_Listing_.
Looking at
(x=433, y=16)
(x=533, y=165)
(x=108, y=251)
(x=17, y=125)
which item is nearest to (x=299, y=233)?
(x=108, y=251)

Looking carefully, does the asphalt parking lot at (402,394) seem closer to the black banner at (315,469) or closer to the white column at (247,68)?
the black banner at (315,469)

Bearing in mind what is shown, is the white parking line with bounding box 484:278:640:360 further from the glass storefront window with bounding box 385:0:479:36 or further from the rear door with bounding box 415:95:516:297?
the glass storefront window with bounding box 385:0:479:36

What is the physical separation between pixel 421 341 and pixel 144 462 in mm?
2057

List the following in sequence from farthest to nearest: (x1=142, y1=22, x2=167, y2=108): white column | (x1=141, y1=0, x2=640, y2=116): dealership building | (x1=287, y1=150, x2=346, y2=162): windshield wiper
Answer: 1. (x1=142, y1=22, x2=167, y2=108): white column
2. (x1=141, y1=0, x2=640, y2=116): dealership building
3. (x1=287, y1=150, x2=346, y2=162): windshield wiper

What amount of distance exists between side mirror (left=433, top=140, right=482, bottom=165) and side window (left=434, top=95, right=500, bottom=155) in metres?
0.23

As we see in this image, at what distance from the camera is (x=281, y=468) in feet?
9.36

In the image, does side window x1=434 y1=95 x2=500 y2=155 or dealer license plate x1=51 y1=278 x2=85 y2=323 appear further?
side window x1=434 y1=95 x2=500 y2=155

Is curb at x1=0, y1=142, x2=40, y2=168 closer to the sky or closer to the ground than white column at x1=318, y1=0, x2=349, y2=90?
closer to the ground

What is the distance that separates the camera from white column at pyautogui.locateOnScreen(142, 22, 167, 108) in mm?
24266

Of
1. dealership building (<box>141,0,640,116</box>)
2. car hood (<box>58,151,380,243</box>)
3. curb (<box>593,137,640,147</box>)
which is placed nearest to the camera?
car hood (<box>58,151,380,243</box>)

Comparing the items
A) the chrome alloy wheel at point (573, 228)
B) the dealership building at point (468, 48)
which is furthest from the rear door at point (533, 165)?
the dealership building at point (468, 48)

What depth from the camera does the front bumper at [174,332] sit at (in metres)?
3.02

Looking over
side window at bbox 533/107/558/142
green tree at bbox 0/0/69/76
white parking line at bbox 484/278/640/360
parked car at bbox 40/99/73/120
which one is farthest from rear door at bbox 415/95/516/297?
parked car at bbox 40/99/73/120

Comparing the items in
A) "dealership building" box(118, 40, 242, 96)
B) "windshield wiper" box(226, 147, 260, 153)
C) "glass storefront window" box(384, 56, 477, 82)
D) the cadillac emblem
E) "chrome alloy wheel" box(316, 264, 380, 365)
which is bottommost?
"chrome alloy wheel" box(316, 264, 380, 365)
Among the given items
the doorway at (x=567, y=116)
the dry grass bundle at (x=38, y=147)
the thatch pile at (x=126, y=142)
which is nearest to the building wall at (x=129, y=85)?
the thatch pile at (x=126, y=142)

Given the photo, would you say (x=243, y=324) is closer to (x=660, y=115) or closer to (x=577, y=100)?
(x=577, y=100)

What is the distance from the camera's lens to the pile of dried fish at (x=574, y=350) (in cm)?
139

_Exercise objective_. Set down every record above exactly as given.

_Result_.
Looking at
(x=433, y=16)
(x=533, y=165)
(x=108, y=251)
(x=17, y=125)
which item is nearest to (x=299, y=233)?
(x=108, y=251)

Looking carefully, does the asphalt parking lot at (402,394) seem closer to the black banner at (315,469) or closer to the white column at (247,68)?
the black banner at (315,469)

Bearing in mind what is shown, is the white parking line with bounding box 484:278:640:360 further from the glass storefront window with bounding box 385:0:479:36 or further from the rear door with bounding box 415:95:516:297?
the glass storefront window with bounding box 385:0:479:36

What is the physical separation between pixel 421 341 and pixel 144 462 in mm?
2057

List the following in sequence from farthest to nearest: (x1=142, y1=22, x2=167, y2=108): white column | (x1=141, y1=0, x2=640, y2=116): dealership building | (x1=287, y1=150, x2=346, y2=162): windshield wiper
Answer: 1. (x1=142, y1=22, x2=167, y2=108): white column
2. (x1=141, y1=0, x2=640, y2=116): dealership building
3. (x1=287, y1=150, x2=346, y2=162): windshield wiper

What amount of distance exists between side mirror (left=433, top=140, right=482, bottom=165) and side window (left=434, top=95, right=500, bottom=155) in metres?
0.23

As we see in this image, at what distance from the camera is (x=281, y=468) in feet?
9.36

In the image, does side window x1=434 y1=95 x2=500 y2=155 or dealer license plate x1=51 y1=278 x2=85 y2=323 appear further?
side window x1=434 y1=95 x2=500 y2=155

Is curb at x1=0, y1=142, x2=40, y2=168 closer to the sky or closer to the ground than white column at x1=318, y1=0, x2=349, y2=90?
closer to the ground

What is the distance that separates the camera from white column at pyautogui.locateOnScreen(142, 22, 167, 108) in mm?
24266

Of
1. dealership building (<box>141,0,640,116</box>)
2. car hood (<box>58,151,380,243</box>)
3. curb (<box>593,137,640,147</box>)
which is placed nearest to the camera?
car hood (<box>58,151,380,243</box>)

Comparing the items
A) the chrome alloy wheel at point (573, 228)
B) the dealership building at point (468, 48)
which is furthest from the rear door at point (533, 165)?
the dealership building at point (468, 48)

What depth from the camera does the front bumper at [174,332] sit at (in metres)?
3.02

Looking over
side window at bbox 533/107/558/142
green tree at bbox 0/0/69/76
white parking line at bbox 484/278/640/360
parked car at bbox 40/99/73/120
which one is farthest from rear door at bbox 415/95/516/297?
parked car at bbox 40/99/73/120

Comparing the items in
A) "dealership building" box(118, 40, 242, 96)
B) "windshield wiper" box(226, 147, 260, 153)
C) "glass storefront window" box(384, 56, 477, 82)
D) the cadillac emblem
E) "chrome alloy wheel" box(316, 264, 380, 365)
which is bottommost?
"chrome alloy wheel" box(316, 264, 380, 365)
Among the given items
the doorway at (x=567, y=116)
the dry grass bundle at (x=38, y=147)
the thatch pile at (x=126, y=142)
which is nearest to the building wall at (x=129, y=85)?
the thatch pile at (x=126, y=142)

Given the photo, would you say (x=243, y=324) is closer to (x=660, y=115) or closer to (x=577, y=100)?
(x=577, y=100)

What is the distance from the camera's lens to the pile of dried fish at (x=574, y=350) (in cm)?
139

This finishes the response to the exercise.